Android 10: Ten essential tips for overlooked features

The latest version of Android is packed with new features, but some are quite subtle, so let's point them out.

android 10 hero 1
Ryan Whitwam/IDG

Android 10, previously known as Android Q, has finally started rolling out after months of beta testing. The Android of today is much more feature-rich than it was in the past, and that means some genuinely useful features could escape your notice. No one wants that, so here are 10 tips to get the most out of the latest version of Android.

Use the new gesture navigation like a pro

Google has a new gesture navigation system in Android 10, and it can be much better than the 2-button gesture setup from Android Pie, as long as you know how to use it. As this is a full gesture setup similar to the iPhone, some of the intricacies are unclear.

In addition to swiping on the gesture area up to go home, you can swipe left and right to quickly cycle between recent apps. The back gesture has gotten a lot of attention because of the way it interferes with opening navigation drawers on the edge of the screen, but there's a simple way to avoid accidentally triggering the back gesture. Just drag in and down toward the opposite corner of the screen. As long as you're far enough away from a horizontal swipe, the back gesture won't fire, and you can open the drawer every time.

Save your eyes with Dark Theme

Google has teased us with dark mode options in previous beta versions of Android, but Android Q is the first one that stuck.
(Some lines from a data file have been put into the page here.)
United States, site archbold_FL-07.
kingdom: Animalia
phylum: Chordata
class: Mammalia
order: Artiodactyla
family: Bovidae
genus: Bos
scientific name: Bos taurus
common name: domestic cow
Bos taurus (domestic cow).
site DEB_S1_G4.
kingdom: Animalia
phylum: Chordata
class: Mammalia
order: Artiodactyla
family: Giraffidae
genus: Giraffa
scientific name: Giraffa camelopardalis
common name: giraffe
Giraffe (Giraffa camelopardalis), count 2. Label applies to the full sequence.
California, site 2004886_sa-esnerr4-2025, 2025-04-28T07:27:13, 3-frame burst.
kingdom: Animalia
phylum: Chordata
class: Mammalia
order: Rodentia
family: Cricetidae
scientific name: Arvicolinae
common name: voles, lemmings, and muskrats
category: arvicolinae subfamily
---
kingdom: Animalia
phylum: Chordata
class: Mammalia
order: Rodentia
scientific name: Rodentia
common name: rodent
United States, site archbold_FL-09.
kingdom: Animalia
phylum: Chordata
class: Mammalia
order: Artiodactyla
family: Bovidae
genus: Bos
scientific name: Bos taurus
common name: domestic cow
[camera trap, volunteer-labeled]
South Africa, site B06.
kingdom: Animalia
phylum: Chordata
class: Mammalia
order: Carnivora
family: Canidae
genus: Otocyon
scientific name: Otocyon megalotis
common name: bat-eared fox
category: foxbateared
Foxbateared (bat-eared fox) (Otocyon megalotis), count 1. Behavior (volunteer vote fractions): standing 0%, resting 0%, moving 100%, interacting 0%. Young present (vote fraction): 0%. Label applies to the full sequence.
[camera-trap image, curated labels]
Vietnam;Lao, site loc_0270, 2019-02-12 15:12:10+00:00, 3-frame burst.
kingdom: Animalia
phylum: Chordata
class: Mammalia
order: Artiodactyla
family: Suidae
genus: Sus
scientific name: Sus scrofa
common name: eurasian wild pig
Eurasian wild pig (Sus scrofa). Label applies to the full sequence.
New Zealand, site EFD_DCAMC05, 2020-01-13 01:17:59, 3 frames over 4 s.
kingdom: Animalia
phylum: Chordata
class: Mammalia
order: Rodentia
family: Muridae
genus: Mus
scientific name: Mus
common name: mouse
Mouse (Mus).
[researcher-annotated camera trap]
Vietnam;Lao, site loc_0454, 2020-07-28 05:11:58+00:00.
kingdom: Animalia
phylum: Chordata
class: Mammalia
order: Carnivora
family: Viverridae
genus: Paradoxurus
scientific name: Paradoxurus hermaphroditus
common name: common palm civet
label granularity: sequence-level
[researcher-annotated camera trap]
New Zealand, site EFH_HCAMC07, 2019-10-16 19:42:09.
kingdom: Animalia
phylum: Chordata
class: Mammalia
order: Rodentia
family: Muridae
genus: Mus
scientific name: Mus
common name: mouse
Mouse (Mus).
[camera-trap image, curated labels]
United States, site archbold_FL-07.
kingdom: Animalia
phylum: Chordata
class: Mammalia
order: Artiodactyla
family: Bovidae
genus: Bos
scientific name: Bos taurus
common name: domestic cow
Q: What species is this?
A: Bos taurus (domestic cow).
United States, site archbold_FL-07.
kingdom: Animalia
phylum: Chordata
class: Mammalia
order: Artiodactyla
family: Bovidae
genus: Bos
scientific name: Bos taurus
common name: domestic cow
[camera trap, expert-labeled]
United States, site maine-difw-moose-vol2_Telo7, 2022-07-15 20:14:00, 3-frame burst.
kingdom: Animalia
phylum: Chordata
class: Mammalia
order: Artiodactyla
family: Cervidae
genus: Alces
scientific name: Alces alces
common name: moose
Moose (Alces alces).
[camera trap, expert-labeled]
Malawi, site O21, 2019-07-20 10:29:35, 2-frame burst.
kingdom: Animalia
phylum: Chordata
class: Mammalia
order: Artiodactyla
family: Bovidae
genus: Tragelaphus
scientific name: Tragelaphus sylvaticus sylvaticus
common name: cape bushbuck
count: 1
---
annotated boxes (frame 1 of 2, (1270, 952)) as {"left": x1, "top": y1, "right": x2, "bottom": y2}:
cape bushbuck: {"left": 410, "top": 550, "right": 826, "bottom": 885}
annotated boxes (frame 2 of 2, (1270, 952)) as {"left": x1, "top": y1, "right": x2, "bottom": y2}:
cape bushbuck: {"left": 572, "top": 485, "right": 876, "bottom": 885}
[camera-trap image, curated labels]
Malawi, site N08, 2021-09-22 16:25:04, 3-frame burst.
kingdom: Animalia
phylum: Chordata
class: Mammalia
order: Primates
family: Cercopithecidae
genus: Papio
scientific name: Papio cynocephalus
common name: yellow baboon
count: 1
The final version of Android 10 includes a Dark Theme system UI, and there are already some apps that will respect your dark mode setting.

android 10 dark mode Google

To turn on dark mode, open the quick settings and just tap the Dark Theme icon. You can also find it under Settings > Display > Dark Mode. Sadly, there's no way to automatically schedule the Dark Theme like there is on Samsung's phones, but the quick setting is easy enough.

Share your Wi-Fi via QR codes

Sharing your Wi-Fi password with guests is the polite thing to do, but you should be using a strong password that's probably annoying to read off. Android 10 makes it easier with QR code sharing. To get someone on your network, go to the Wi-Fi settings, and tap on the settings gear next to your network. Tap the "Share" button, verify your fingerprint, and your phone generates a QR code.

wifi qr Google

To join via a QR code on another Android 10 phone, tap the QR icon next to "Add network" on the main Wi-Fi network list. Point your camera at the QR code, and you're connected.

Smarter smart reply

Google's Smart Reply system is getting even smarter in Android 10. Instead of simply suggesting text replies, Smart Reply can offer to send emoji. If the message contained an address or web link, Smart Reply can offer to open those instantly, too. Be on the lookout for these new bubbles when you get a message.

smart reply Google

Change the hidden theming options

Google is working toward proper theme support in Android little by little, but there's already some basic them control if you know where to look. First, you'll need to activate developer options. Go to Settings > About Phone and tap on Build Number seven times. Then open the developer options menu under System > Advanced. Scroll all the way down to the bottom, and you'll find the Theming section where you can choose between several different accent colors and icon shapes.

theming Google

Get more done with Focus Mode

Smartphones are made to be engaging, but sometimes you just need to get some work done. Google added Digital Wellbeing in Android Pie, and Android 10 takes it a step further with Focus Mode. This feature lets you disable apps you use too much, helping you focus.

focus mode Google

You can find Focus Mode under Settings > Digital Wellbeing > Focus Mode. Simply select the apps you find distracting, and turn on Focus Mode. Make sure you add the quick settings so you can quickly turn Focus Mode on and off.

Use the new Files app

Google's Files app in Android Pie was not really worth using, but it beefed up the experience considerably in Android 10. You can access the app via Settings > Storage > Files, and there's also a Files icon in the app list.

files app Google

The new Google Files app shows the full folder hierarchy on your internal storage with multiple view options. There are also shortcuts to find all images, audio, videos, and more. You can even have more than one copy of the Files app open at a time by using the "New window" command in the overflow menu.

Silent and alerting notifications

Google has struggled with how to make notifications more configurable without making the process hopelessly confusing. The process is now much simpler in Android 10. You can long-press on any notification to get options for "Alerting" and "Silent." Just flip an app over to silent if it's bothering you too much. You can tap the gear in the notification long-press menu to access more features like disabling the pop-over alert and setting silent or alerting for different notification channels within an app.

silent and alerting Google

Restrict location permissions

Android 10 has a whole new menu for monitoring how apps use your location under Settings > Location. There, you can see the apps that most recently grabbed your location, allowing you to block anything you don't trust.

Under the App Permission submenu, you can change the way apps access your location as well. You now have the option of allowing location access all the time or only when the app is open.

location Google

Opt out of ad targeting

Google has long offered a way to opt out of ad-targeting on Android, but the feature was buried deep in your account settings. Android 10 puts it in a much more accessible location. Check Settings > Privacy > Advanced > Ads to find the Opt out toggle. If you flip the switch, your activity won't feed into Google's ad algorithms. That's good for your peace of mind, but the ads you see won't be as relevant to your interests.